Data shown:
---

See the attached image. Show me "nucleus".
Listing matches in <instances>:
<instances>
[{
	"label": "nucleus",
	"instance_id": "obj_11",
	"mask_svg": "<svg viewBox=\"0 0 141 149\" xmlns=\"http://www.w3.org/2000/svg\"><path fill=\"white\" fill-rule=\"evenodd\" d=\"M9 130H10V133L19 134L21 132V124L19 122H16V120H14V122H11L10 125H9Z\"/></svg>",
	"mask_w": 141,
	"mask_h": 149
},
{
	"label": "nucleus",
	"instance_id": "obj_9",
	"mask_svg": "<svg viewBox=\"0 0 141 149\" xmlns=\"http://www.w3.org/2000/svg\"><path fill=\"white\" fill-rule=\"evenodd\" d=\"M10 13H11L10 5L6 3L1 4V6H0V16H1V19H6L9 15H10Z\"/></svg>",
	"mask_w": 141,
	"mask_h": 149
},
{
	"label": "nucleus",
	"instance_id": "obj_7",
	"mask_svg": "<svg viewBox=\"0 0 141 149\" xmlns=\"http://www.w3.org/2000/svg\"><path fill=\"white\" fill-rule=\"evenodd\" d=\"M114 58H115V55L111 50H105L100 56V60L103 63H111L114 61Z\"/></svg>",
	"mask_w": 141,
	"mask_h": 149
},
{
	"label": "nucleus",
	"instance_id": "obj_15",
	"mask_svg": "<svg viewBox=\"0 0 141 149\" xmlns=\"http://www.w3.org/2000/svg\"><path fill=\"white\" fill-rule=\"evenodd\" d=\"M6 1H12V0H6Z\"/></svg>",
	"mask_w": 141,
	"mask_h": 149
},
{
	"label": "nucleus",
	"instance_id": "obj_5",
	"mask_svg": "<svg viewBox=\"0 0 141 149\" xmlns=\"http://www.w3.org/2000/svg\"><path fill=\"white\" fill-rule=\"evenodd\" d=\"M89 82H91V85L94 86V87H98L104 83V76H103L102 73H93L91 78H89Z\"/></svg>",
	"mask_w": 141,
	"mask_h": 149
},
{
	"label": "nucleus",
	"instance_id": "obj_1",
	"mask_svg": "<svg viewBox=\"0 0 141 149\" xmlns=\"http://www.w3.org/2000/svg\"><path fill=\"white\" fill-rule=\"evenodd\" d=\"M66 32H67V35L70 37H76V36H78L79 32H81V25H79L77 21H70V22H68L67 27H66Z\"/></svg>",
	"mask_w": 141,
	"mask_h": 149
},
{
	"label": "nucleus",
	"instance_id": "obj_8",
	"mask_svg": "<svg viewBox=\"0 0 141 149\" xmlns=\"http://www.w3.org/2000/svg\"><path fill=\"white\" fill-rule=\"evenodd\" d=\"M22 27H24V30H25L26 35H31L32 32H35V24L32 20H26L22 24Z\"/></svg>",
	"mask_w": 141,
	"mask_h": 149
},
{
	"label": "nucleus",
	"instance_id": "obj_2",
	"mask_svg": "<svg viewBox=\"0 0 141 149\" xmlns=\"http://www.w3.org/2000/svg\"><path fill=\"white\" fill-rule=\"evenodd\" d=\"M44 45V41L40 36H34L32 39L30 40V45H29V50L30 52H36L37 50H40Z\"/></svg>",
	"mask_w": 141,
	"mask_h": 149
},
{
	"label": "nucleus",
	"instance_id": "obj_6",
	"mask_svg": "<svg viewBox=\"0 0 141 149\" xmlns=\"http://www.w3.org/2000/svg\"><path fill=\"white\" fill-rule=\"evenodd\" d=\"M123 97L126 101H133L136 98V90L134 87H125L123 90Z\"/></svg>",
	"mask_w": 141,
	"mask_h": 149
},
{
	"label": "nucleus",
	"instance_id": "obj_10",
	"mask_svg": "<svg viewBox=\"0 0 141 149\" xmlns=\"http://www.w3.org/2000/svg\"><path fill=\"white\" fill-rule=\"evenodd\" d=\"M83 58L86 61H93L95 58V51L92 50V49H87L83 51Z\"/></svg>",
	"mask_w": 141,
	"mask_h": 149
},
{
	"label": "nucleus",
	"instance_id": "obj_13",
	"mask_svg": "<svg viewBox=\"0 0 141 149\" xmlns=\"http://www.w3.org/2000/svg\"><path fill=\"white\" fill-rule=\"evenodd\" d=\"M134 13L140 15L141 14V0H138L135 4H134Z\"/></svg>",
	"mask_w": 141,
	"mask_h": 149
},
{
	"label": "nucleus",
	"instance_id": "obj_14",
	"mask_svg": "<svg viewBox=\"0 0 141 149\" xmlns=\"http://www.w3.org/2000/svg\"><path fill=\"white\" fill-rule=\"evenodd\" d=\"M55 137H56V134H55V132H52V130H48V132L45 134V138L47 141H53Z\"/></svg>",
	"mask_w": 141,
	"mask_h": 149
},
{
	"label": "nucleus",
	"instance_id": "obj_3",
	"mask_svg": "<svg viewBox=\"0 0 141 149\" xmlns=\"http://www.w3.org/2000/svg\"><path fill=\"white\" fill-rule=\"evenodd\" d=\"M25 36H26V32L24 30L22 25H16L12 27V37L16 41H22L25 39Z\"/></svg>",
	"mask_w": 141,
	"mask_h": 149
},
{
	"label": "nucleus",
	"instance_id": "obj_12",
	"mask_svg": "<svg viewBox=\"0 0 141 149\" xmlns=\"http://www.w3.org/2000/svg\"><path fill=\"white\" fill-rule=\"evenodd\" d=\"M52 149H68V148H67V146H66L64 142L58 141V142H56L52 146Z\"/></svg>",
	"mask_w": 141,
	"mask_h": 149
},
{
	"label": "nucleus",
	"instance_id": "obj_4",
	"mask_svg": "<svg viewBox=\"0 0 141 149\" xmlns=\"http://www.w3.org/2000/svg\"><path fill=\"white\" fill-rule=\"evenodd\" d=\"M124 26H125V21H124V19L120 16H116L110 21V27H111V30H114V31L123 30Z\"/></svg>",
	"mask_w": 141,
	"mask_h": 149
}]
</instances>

---

Show every line in the entries above that contains the string "instances", copying each one in full.

Listing matches in <instances>:
<instances>
</instances>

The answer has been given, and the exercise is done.